I'm thinking some kind of ranking system that says "comment A is 80% related to comment B", etc... I have never done this type of text mining before so I honestly don't know where to start!
If this is not a task that I should be trying in SAS please let me know! (I've heard that R can do this type of thing well, however from my VERY limited experience using R was not extremely helpful).
Thanks for your time.
11-02-2013 12:37 PM
have a look at the "spelling distance" function SPEDIS()
and test the results!
I found values under 10 were very close and results above 20 were "unreliable",
but your data will produce different results
11-04-2013 10:46 AM
Thank you for the suggestions. I will look into these functions some more. I have a feeling this process just isn't going to work, even with text mining just given the structure of the request and the data that we have...
I will keep you posted on which one of these functions I find more helpful!
11-04-2013 10:55 AM
Take a look at the approach I used as part of a presentation I recently did at the MWSUG meeting (see, Expert Panel Solution MWSUG 2013-Tabachneck - sasCommunity ). I had the most success using the compged function.
To use the same approach, you would simply have to create a second file that contains the strings you are interested in matching, compare each record with all of those strings, and capture the ones that have the lowest scores.
11-04-2013 11:01 AM
Thanks Arthur! I think here in Lies the problem.

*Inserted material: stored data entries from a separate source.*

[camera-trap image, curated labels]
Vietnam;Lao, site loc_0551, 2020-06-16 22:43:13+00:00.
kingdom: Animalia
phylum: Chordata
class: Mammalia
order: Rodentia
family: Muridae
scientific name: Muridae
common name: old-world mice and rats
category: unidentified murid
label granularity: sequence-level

My task is to actually look at a bunch of user responses to comments, and to FIND the values that they should have answered (each response is supposed to be logically equivalent to similar resopnses) so that I can create a "correct" mapping table.

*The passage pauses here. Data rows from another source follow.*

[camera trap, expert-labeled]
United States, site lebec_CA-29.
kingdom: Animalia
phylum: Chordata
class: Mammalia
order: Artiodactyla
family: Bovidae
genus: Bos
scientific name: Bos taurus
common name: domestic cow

For example, user comments can look like below.
"A decision had not been made up through the review period."
"A loan decision was not approved during the scope of this review."
"A loss mitigation decision was not made on this account."
"A modification was not approved."
"No decision was made."
"No evidence of contact with borrower, as borrower’s phone was noted as disconnected."
"Couldn't get a hold of borrower"
"Did not respond to questioning"
All of these responses were to the same question. Note for this one question there are about 190 distinct written answers. However there is really only two distinct possibilities... One, the process was never done on the account (all of responses one), or two, they couldn't get a hold of the borrower (answer 2).
Now the trick to this is, I have NO IDEA how many distinct reponses there are supposed to be per question, and there is thousands of questions.
Given that, I don't think your approach would work, but please correct me if I misinterpreted you!
11-04-2013 11:09 AM
Then I agree with Fareeza .. either text miner (using clustering), Content Categorization Studio, or both, might be your best approach. I would repost your question in that forum.
11-04-2013 11:19 AM
I'll second Reeza and Arthur. You need some form of Text Analytics here.
Sure you could try things like FIND() and build some rules based on various terms. Here is the logic (this is not sas code):
if find("DECISION") or find("REVIEW") then comment_category=1
(I'd recommend to upcase your text).
Their are big limitations and caveats with approaches like these such as spelling mistakes and synonyms which Text Analytics easily addresses.
11-04-2013 11:22 AM
Yeah I agree. Unfortunately I do not know of any open source text analytics programs that I would be able to pick up and develop, without doing it from scratch.
I have looked into them, and the only one I ever find is R, and I have tried this type of task in R before and frankly it was not that useful of an operation (although I could have easily been doing things incorrectly).
11-04-2013 11:28 AM
R has a text mining package. This helps you so that you don't have to "start from scratch".
I've used Python NLTK for various text analytics processing. You can always use more than one tool. SAS can be used up to a point, then export the data for import into an R or Python environment where you can process the text, then export to a format to import back into SAS.
If the work you are doing is meant to be an ongoing thing, then coming up with this more automated process is worth the effort.
11-04-2013 11:32 AM
Yeah, I do not like R's text mining package for this analysis.
The only thing I was able to get R to do is to find like words within strings after removing key words. I don't find that terribly helpful in this circumstance because you lose the original wording of the strings. This doesn't help me, as I don't care what words are commonly found across observations, as the actual sentence that is a logical group of these words is what I am after.
Perhaps I am looking into things incorrectly however, I will take a peek into R again. If you have a suggestion of specific packages within it please let me know.
Sorry, to clarify my above answer, I need text mining by groups. Aka the responses for Variable Group A need to be grouped differently than the responses for variable Group B (even though the answers will often be the same).
I basically need a ranking of "this is the most common answer for Group A, second most common, etc.." and I need it repeated for every group, solving for the questions I listed above.
The issue is I can't manually split out these groups as there are thousands of them, so I am not sure how to do this with R especially. Again I will continue to look into it however.
Within base sas this does not seem possible unless I were to make a distinct list of every single answer per group, and compare that to all other groups and look for the one that has the highest correlation with all other groups, and then that would be the distinct "best value", etc... I might actually go down this route unless anyone sees anything wrong with it.